Yet trading was sluggish as many markets were closed for a holiday weekend, which cooled off the dollar's rally, and some participants remained unconvinced that the buying would last.
Analysts said the dollar's roughly 3.5 percent climb against the euro and 2 percent gain versus the yen in the past week have been driven by investors scurrying to cover short dollar positions, and hardly constituted a dollar-buying trend.
The dollar has ridden a wave of bullish sentiment this week after the Federal Reserve suggested it could raise U.S. interest rates more aggressively if inflation heats up.
Figures on Wednesday showing core U.S. consumer prices rising at the fastest year-on-year pace since 2002 added to the possibility of even bigger rate rises.

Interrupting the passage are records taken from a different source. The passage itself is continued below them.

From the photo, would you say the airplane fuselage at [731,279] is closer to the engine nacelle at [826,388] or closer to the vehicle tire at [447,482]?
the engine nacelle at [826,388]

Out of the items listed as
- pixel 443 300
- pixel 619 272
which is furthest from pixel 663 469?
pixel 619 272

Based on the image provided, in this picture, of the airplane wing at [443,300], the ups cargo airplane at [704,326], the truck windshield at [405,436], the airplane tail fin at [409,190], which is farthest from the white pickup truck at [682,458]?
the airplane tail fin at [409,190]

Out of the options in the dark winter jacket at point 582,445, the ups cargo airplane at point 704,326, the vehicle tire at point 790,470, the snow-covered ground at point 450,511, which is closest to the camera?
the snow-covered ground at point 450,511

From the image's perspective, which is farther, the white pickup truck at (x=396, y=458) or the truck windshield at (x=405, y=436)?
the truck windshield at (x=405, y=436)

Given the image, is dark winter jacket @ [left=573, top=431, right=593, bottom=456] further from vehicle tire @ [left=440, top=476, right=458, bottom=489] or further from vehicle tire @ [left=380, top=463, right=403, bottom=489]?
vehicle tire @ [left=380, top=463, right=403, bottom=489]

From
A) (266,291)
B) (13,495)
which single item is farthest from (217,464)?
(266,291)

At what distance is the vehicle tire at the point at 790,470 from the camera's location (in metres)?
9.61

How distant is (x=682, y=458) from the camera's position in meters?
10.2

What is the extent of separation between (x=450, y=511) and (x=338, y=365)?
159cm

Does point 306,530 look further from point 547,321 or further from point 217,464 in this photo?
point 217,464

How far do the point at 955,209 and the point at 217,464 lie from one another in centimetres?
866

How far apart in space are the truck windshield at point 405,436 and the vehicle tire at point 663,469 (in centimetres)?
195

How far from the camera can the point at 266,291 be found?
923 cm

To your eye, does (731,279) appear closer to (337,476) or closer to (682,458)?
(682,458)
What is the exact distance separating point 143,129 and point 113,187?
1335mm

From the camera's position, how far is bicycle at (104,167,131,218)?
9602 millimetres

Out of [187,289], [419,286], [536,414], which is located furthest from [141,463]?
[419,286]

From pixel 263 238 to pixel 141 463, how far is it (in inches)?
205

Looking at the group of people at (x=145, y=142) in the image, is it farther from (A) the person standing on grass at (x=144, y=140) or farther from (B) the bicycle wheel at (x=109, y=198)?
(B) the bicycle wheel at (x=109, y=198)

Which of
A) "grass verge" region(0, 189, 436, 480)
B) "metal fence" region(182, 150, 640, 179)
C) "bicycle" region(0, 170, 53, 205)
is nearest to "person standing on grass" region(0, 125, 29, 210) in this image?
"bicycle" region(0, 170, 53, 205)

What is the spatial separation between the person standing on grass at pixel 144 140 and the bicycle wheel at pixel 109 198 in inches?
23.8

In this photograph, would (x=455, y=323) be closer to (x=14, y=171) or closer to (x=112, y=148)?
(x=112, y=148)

The Fed has raised rates by a quarter-percentage point at seven straight policy meetings, but the chance that it might switch to half-percentage-point increases could help lure more foreign investors to short-term dollar deposits.
The dollar has so far this week enjoyed its strongest run against a basket of currencies since the first week of the year, when it unexpectedly jumped higher.
As of 0543 GMT, the euro fetched $1.2943 after earlier dipping to around $1.2930, its lowest level since Feb. 14.
The single European currency has fallen 5.4 percent from a record high near $1.3670 hit in December.
The dollar was at around 106.31 yen, little changed from late levels in the United States after having struck a fresh six-week high of 106.58 yen in New York.
FOCUS ON FUNDAMENTALS
The market's attention has turned to U.S. data due out next week, particularly the March payrolls report, which could shed further light on the outlook for U.S. interest rates.
Economists expect the payrolls data, due next Friday, to show that the U.S. economy created 220,000 jobs in March, down from 262,000 in February, which was the biggest gain in four months.
The report will be the highlight of a U.S. data-heavy week that includes the final reading of fourth-quarter gross domestic product and the February reading of the PCE index -- an inflation gauge favoured by the Fed.
So long as the market is focused on what U.S. economic figures may indicate about future Fed moves, some in the market said that Japanese data, including the Bank of Japan's closely watched tankan survey at the end of next week, could have limited sway over the market.
Business sentiment in the quarterly poll, also due out next Friday, probably improved marginally in March but likely remained subdued due to slack exports and rising oil prices, economists polled..
The previous poll showed a worsening of sentiment for the first time in seven quarters.
A slip in consumer prices in Japan caused barely a ripple in the currency market.
Data released on Friday showed that the nationwide core consumer price index, a key benchmark for monetary policy, fell 0.4 percent in February from a year earlier.